**** Selected passage ****
INDIANAPOLIS—With the Izod logo emblazoned across his red and white racing suit, he put in the earplugs and the hood towards the front of the starting grid of the Indianapolis 500.
The helmet was next for Michael Andretti, as he put it over his head and stepped into his seat in his car and nestled himself in. After a little help with the seat belts and the steering wheel, the driver was ready to take off on the parade lap.
No, the hard luck Indianapolis driver wasn't in the field, he was just making a celebrity feel like it.
"I really didn't want to come in," said Andretti, who took actor Mark Wahlberg around the track in a two seater IndyCar in front of the field on the parade lap, and then raced around to bring up the back of the 33 drivers till the start of the race.
While it gave the 16-time Indianapolis 500 qualifier a chance to join the field for a few laps, it did cause an a bit of a rush once it came to an end. As the head of Andretti Autosport, Michael needed to quickly get out of his race suit and into his son Marco's pit.
The new two seater tradition-which will continue throughout the 2010 Izod IndyCar series-caused the car owner to play a little bit of catchup Sunday afternoon.
"It was no big deal because I wasn't calling any race," said Andretti of having to miss a bit of the race. "It was pretty cool to be able to go in and do that."
****
[What you will do]
A: In the Indianapolis 500 article, which actor rode with Michael Andretti in the two-seater IndyCar on the parade lap?
B: Continue the Indianapolis 500 article from its last paragraph.
**** Available data ****
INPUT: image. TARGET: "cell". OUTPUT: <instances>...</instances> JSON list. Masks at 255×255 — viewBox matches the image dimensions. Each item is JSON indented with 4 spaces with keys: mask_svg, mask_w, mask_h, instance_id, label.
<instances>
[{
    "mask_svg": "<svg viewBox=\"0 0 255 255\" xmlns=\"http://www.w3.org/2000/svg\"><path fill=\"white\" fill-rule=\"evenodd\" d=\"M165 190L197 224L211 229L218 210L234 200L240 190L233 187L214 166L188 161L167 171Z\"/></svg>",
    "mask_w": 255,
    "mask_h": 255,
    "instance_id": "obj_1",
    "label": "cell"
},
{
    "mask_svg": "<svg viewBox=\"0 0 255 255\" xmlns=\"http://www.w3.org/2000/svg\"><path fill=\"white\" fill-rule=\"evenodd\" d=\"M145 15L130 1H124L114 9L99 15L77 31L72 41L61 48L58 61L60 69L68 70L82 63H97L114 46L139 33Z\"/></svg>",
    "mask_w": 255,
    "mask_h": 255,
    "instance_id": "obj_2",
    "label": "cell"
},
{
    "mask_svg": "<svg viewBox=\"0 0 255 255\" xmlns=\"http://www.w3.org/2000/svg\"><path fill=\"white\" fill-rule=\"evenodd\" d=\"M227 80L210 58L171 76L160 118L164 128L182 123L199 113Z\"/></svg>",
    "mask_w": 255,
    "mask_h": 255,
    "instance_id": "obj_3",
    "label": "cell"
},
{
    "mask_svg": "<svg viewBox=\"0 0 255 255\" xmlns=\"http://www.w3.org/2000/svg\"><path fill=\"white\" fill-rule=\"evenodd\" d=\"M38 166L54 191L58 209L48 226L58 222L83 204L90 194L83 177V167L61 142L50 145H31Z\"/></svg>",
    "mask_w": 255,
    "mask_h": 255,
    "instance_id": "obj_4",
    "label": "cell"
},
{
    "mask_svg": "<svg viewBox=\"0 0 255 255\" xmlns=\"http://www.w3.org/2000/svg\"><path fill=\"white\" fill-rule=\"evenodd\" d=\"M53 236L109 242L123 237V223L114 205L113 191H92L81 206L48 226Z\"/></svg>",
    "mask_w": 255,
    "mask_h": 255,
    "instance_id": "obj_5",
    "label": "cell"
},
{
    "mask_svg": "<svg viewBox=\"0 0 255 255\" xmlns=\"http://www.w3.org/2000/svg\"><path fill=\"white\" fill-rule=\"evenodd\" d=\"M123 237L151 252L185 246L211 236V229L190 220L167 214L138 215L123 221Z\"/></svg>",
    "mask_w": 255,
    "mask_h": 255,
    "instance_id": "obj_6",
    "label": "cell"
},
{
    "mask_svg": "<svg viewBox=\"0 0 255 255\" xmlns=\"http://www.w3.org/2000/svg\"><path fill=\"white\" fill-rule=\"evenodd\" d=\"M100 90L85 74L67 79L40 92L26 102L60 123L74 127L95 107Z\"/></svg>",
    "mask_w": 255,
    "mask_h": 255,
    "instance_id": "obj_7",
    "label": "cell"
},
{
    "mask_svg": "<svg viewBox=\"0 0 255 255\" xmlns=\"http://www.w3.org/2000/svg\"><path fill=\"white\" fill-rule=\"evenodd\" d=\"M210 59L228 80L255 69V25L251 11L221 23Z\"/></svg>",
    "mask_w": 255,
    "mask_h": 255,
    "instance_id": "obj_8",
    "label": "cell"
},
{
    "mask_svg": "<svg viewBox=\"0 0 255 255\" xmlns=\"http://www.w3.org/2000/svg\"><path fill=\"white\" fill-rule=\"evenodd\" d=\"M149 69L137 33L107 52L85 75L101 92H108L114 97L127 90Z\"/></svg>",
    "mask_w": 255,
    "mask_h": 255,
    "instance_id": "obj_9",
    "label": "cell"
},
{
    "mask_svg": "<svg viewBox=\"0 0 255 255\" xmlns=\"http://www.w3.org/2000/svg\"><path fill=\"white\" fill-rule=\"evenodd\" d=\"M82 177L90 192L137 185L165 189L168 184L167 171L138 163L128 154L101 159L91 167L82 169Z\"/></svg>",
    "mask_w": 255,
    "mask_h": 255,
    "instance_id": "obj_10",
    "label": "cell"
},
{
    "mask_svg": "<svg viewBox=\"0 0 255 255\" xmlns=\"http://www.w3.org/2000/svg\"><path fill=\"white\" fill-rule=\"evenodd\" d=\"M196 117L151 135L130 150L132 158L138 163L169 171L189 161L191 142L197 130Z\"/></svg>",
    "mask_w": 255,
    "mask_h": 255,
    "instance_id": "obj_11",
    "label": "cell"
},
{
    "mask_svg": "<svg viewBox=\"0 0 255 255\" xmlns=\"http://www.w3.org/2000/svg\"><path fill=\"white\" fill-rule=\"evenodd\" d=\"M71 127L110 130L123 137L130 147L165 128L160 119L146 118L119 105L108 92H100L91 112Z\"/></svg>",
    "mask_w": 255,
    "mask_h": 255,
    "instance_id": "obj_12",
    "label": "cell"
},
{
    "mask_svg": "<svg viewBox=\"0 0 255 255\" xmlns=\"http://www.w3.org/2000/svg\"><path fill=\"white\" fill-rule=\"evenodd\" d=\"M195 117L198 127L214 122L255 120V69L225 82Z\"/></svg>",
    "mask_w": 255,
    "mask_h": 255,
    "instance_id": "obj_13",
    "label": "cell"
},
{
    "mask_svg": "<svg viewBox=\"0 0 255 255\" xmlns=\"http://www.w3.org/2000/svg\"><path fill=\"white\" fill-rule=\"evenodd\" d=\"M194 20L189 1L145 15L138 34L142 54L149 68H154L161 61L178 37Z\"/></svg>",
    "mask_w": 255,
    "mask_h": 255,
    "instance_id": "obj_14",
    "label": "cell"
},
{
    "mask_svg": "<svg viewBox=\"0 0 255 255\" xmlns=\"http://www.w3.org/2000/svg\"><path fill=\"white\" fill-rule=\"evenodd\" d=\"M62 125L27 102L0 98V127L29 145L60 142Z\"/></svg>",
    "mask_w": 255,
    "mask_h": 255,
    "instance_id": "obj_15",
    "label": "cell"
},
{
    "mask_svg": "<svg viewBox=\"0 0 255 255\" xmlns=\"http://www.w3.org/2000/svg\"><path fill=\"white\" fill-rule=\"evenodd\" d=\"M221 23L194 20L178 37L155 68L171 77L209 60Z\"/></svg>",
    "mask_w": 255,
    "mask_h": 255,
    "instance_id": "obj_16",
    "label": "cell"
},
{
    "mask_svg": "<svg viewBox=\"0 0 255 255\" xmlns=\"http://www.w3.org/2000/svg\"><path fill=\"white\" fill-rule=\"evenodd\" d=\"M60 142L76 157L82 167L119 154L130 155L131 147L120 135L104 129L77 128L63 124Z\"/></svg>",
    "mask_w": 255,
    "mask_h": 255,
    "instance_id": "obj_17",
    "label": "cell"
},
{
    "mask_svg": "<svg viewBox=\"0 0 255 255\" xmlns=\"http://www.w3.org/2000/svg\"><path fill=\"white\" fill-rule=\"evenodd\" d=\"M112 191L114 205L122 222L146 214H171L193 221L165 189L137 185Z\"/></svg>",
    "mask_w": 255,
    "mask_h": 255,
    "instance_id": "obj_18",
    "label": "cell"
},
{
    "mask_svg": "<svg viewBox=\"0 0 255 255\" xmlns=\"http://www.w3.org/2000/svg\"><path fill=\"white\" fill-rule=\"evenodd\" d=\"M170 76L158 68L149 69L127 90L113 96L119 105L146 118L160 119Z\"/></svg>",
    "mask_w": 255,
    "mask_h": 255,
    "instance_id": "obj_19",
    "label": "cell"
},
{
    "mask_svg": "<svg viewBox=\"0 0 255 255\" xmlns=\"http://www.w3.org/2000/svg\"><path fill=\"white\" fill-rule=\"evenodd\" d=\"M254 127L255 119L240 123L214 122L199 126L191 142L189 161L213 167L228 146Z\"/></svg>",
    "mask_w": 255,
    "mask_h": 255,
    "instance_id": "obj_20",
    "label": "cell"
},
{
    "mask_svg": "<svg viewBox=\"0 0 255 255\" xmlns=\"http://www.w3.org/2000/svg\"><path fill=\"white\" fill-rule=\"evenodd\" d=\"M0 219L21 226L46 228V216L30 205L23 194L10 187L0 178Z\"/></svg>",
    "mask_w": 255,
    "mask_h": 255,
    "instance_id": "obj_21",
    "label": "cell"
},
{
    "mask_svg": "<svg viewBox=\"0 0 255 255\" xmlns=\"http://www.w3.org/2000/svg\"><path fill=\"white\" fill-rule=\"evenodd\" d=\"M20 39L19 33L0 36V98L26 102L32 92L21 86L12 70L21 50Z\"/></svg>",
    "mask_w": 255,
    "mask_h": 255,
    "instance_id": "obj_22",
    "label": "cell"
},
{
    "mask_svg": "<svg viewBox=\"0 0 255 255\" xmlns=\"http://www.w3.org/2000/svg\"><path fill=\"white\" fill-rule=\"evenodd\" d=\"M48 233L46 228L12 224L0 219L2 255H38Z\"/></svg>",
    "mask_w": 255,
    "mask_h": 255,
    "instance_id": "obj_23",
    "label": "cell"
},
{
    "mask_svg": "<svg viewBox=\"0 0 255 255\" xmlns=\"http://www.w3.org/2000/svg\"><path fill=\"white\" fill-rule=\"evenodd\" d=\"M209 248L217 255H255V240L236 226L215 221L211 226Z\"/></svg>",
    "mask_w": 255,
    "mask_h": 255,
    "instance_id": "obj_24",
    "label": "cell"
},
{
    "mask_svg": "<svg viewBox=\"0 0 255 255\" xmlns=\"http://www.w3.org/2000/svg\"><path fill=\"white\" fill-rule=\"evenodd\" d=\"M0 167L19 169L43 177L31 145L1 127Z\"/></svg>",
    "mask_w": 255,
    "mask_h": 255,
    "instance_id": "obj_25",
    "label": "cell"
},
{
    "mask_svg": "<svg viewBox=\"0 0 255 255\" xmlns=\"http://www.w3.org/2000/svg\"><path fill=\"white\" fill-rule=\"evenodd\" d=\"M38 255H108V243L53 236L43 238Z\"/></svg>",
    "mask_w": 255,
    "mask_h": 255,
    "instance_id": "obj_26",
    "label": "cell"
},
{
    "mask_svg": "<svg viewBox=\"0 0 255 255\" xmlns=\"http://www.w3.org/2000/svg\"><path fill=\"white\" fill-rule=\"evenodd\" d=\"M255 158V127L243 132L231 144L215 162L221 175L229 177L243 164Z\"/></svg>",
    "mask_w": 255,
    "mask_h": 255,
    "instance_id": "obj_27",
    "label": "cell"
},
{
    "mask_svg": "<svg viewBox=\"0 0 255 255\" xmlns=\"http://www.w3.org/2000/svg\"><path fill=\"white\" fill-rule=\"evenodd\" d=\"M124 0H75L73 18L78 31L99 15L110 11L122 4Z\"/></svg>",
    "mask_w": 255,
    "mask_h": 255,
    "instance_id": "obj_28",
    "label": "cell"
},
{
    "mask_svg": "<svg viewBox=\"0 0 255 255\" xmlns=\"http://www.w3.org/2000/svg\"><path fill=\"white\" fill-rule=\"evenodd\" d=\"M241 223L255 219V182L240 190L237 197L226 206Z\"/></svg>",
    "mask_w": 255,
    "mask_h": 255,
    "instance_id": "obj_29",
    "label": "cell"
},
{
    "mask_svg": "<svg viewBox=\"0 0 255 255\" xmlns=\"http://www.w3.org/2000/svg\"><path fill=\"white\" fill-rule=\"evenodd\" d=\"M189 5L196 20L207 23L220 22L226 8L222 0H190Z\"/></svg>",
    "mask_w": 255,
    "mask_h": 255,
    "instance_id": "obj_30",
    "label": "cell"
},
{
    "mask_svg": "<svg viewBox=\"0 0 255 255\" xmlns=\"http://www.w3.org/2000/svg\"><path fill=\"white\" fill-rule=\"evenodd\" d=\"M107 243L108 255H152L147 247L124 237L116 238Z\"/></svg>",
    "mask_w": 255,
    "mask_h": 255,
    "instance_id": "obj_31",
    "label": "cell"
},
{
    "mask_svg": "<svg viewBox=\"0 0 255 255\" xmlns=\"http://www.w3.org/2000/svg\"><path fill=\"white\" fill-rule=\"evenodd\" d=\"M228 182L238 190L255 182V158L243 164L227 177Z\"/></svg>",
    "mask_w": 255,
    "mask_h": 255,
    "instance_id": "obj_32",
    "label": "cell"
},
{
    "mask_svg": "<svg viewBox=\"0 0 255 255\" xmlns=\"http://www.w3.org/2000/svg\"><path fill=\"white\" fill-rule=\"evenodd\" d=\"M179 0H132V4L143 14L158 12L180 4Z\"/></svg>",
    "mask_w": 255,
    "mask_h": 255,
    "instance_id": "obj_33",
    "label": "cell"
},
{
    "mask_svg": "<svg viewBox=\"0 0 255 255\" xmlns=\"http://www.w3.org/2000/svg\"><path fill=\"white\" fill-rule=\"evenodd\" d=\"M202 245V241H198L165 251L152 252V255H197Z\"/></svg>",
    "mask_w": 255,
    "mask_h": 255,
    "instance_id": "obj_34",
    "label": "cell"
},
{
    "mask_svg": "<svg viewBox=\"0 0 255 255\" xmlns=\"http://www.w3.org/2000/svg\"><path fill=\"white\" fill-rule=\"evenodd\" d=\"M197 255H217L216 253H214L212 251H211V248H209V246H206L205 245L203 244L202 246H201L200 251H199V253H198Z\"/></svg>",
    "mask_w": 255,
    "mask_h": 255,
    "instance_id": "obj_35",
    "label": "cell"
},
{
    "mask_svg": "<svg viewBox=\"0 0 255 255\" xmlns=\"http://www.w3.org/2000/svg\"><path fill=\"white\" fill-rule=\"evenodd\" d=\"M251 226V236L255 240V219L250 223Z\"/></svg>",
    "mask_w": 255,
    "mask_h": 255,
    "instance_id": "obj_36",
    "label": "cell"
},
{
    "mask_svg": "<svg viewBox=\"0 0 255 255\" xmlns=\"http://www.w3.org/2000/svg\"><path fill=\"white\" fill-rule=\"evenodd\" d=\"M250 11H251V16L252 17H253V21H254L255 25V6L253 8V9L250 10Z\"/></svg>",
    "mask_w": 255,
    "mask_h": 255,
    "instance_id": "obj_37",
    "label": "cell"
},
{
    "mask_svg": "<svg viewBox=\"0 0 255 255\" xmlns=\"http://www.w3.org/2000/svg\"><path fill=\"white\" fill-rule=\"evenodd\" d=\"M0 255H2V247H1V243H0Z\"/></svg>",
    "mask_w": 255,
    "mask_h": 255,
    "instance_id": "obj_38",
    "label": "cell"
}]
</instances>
****
[Answers to the exercise]
A: Mark Wahlberg.

B:
Tony Kanaan wouldn't say the same about making up ground, since he started the pit some 300 yards away from Andretti's in the second to last pit on north side of the track. A poor qualifying performance left one of the favorites for the month having to climb through most of the field to have a chance to win.
The crowd favorite said early in the week that he thought that passing cars was possible for what he considered to be a strong car in the race.
"It was consistent, I don't think it was the fastest car out there," said Kanaan of the car, which quickly climbed into the top 20.
Kanaan would twice get the car as high as second on the scoring pylon, only to get caught in the fuel mileage trap that took down many of the front runners on Sunday. With four laps to go the No. 11 car was forced to come in for a splash a fuel and ended the day 11th.
"I support my guys, we took a gamble," said Kanaan of the stop. "In a fuel strategy race, which I'm not a big fan of, it could have gone either way."